--- start ---

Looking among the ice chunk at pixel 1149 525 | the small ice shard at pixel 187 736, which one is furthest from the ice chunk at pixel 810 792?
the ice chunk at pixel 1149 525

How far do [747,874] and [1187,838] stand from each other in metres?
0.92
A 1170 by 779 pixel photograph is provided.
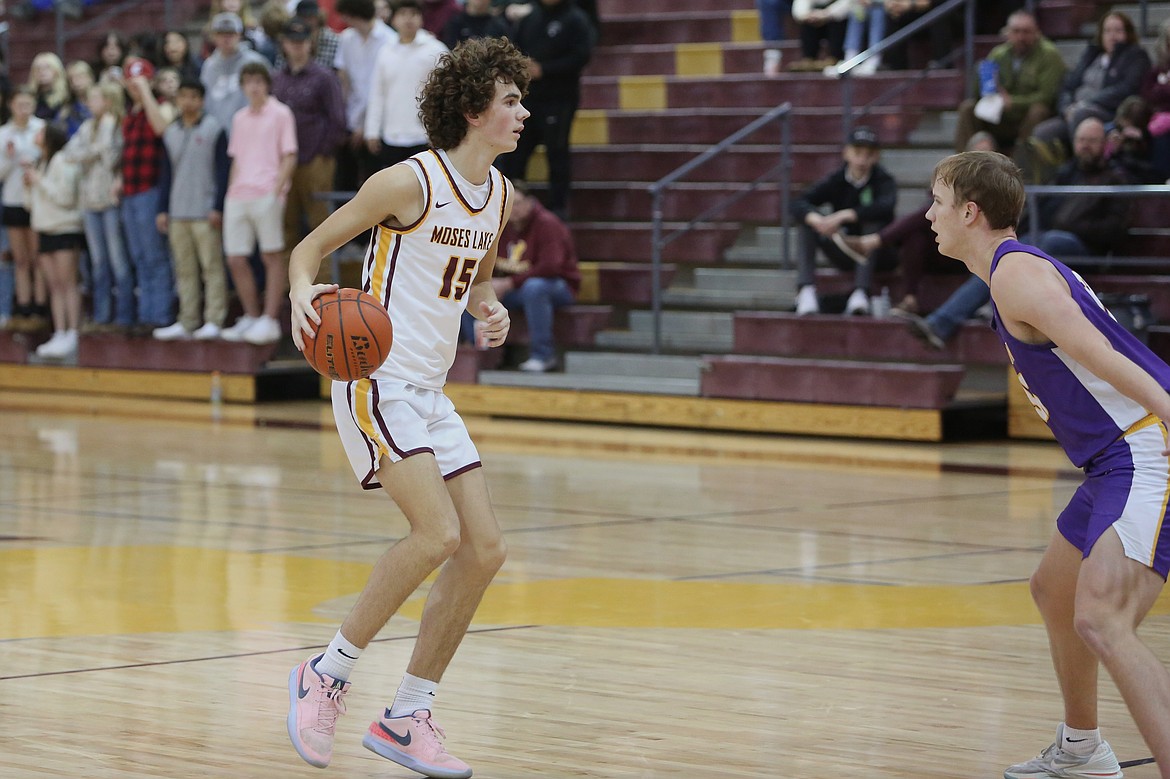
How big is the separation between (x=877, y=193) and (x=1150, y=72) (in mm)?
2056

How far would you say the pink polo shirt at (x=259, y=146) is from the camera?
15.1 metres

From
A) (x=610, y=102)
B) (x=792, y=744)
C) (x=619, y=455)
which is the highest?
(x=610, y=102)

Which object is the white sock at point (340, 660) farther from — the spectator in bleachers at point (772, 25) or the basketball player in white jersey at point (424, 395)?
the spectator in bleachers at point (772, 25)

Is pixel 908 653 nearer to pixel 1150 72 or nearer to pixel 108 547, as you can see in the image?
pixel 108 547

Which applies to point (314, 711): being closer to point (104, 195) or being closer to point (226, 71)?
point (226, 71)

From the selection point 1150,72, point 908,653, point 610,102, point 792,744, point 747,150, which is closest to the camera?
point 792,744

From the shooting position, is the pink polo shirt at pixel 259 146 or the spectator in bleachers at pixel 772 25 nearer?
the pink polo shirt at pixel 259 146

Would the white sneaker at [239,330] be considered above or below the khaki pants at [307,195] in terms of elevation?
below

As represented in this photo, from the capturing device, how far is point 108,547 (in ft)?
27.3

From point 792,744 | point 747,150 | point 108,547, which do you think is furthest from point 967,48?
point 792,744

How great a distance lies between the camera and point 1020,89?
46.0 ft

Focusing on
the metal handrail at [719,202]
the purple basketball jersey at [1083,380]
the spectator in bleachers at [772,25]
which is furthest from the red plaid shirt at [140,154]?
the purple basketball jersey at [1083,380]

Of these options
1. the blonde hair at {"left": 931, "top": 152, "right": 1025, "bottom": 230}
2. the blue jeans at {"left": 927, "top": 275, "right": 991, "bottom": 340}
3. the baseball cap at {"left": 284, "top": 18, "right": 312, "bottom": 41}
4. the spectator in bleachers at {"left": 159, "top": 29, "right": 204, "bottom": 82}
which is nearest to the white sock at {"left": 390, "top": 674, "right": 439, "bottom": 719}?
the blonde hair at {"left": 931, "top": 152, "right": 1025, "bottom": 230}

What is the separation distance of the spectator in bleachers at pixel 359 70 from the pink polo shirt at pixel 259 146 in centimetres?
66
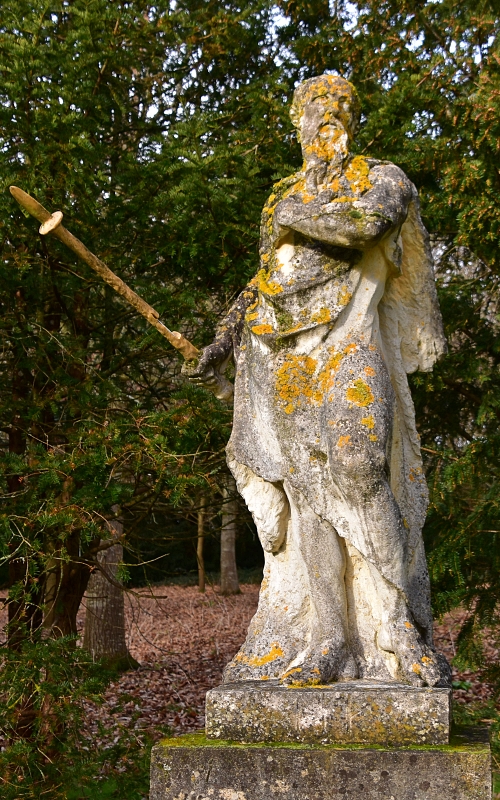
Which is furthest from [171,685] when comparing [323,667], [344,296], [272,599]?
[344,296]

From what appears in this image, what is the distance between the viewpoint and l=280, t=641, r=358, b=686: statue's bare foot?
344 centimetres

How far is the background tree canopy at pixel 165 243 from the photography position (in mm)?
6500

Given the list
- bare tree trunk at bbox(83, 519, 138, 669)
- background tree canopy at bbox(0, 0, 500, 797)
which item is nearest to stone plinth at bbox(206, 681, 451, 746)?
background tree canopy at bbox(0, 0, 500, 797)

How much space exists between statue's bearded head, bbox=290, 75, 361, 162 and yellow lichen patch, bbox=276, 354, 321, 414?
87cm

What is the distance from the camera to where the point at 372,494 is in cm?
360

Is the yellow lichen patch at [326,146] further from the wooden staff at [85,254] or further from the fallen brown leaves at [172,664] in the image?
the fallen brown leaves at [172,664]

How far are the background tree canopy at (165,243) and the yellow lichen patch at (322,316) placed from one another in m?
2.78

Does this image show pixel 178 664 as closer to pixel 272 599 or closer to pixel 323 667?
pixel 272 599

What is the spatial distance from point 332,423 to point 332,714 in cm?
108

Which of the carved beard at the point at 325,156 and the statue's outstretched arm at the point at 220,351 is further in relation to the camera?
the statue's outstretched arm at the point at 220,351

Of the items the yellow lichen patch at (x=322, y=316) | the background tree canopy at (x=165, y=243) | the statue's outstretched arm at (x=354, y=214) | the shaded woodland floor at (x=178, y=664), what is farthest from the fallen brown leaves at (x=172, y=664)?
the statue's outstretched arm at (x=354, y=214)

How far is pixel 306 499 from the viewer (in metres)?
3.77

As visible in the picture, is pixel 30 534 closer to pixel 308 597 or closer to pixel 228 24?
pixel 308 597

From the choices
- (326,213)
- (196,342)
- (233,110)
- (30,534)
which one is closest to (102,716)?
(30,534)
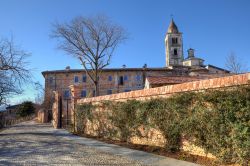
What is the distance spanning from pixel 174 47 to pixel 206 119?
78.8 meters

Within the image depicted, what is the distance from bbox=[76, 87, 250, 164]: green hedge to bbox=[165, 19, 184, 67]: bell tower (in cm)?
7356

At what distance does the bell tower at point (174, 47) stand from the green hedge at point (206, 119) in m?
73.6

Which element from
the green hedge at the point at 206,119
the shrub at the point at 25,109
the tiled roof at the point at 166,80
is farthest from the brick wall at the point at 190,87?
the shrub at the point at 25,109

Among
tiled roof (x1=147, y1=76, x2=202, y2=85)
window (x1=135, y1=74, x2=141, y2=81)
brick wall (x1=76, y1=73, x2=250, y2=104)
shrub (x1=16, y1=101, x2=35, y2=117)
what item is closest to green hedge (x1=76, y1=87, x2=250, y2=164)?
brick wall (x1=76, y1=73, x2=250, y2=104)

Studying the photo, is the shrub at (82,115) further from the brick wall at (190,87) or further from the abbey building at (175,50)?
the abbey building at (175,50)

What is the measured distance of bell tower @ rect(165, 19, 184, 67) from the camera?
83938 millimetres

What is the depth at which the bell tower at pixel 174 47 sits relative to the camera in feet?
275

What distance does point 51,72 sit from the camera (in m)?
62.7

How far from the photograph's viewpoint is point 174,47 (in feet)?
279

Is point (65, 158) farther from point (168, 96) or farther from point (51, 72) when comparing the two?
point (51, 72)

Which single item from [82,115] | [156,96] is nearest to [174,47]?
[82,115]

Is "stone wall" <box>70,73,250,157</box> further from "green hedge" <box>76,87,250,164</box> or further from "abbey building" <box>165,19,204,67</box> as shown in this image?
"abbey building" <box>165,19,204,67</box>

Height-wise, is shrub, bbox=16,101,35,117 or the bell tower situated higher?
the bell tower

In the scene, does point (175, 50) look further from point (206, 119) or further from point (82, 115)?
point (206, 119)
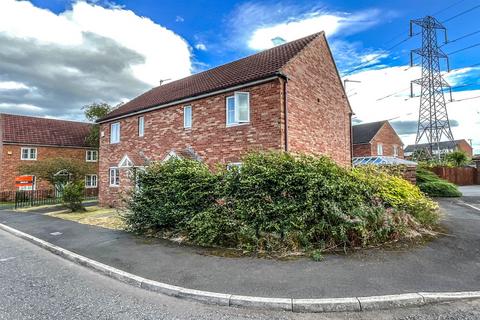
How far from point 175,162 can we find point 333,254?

--- end ---
--- start ---

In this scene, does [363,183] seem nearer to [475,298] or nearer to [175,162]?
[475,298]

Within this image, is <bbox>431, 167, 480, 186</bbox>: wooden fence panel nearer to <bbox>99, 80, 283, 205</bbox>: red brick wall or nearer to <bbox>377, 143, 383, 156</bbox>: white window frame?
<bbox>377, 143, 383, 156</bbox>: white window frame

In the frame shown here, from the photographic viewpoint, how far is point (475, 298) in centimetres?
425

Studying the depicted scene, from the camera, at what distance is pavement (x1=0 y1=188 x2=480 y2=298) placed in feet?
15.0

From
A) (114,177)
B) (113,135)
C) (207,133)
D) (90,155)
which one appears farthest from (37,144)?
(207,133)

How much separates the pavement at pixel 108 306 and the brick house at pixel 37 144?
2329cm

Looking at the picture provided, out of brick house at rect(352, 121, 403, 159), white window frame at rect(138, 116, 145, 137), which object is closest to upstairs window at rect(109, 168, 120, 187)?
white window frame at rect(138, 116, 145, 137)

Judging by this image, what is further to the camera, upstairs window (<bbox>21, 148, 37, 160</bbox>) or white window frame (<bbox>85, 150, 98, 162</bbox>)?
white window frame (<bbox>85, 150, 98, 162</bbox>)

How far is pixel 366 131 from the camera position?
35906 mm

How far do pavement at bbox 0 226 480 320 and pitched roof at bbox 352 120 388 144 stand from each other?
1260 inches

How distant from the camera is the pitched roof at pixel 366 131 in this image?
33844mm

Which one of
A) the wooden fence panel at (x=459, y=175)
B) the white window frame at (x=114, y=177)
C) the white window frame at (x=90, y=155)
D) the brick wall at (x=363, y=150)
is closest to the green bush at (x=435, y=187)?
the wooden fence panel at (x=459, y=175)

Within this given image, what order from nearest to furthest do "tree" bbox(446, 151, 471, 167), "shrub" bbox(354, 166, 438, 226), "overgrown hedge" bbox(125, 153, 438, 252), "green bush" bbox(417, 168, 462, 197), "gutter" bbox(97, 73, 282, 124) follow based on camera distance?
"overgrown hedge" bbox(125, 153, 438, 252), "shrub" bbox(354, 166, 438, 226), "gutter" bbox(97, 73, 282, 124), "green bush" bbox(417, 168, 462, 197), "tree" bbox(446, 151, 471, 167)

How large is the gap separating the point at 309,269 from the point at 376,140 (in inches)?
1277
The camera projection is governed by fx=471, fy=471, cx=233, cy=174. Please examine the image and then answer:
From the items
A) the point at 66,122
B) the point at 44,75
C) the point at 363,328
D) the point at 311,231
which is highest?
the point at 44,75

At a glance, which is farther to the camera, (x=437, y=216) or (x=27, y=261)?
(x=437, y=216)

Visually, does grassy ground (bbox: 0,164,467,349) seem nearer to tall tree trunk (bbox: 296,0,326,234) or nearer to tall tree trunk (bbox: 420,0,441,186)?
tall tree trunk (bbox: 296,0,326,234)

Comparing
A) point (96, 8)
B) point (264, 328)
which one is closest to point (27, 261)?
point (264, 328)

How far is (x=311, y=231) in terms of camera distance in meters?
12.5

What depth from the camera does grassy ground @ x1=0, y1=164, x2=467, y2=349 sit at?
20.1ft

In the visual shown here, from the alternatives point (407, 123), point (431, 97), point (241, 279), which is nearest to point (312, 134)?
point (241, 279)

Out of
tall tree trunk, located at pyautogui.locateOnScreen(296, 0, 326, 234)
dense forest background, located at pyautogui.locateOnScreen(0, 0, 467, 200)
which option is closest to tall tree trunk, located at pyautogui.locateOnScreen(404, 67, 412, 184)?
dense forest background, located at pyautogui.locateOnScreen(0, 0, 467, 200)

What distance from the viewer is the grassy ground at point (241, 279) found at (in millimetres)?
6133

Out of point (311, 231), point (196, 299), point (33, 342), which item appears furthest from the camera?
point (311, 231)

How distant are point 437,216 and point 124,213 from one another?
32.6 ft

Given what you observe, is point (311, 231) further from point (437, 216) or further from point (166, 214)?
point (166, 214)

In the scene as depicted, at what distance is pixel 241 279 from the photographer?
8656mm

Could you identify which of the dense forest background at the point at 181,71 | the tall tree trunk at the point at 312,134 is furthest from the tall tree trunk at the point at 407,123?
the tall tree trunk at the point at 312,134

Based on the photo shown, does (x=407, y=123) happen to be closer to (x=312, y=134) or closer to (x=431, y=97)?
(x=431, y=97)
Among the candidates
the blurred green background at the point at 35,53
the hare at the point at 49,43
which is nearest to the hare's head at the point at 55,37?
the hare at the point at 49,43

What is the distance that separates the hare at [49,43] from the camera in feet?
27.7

--- end ---
--- start ---

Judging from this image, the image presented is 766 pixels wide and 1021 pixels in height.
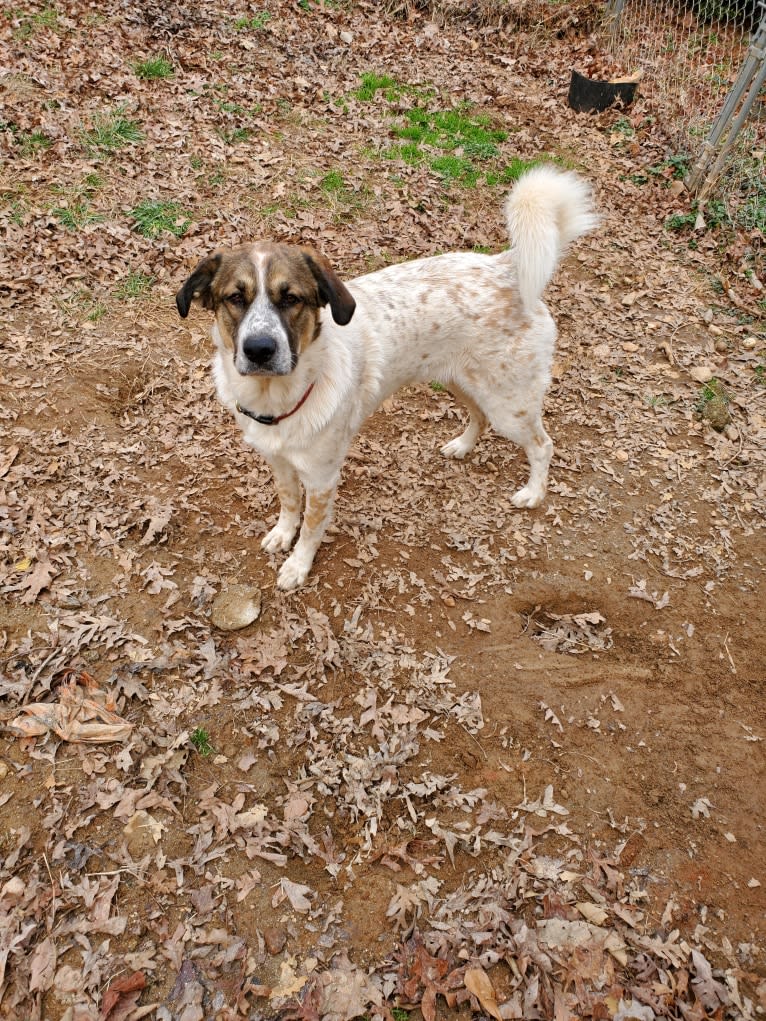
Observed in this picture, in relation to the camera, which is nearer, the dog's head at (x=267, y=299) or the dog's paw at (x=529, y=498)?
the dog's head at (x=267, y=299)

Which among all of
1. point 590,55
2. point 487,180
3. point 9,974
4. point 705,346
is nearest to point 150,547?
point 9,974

--- end ---

* [WORK REQUIRED]:
Duplicate the lines starting with the one containing "Judging by this" and ending with the one containing "1260 inches", including both of those lines.

* [FINISHED TASK]:
Judging by this image, what is further to the camera, upstairs window (<bbox>21, 148, 37, 160</bbox>) or white window frame (<bbox>85, 150, 98, 162</bbox>)?
white window frame (<bbox>85, 150, 98, 162</bbox>)

How far is pixel 366 131 from the camera position?
35906 mm

How far do pavement at bbox 0 226 480 320 and pitched roof at bbox 352 120 388 144 stand from each other?
1260 inches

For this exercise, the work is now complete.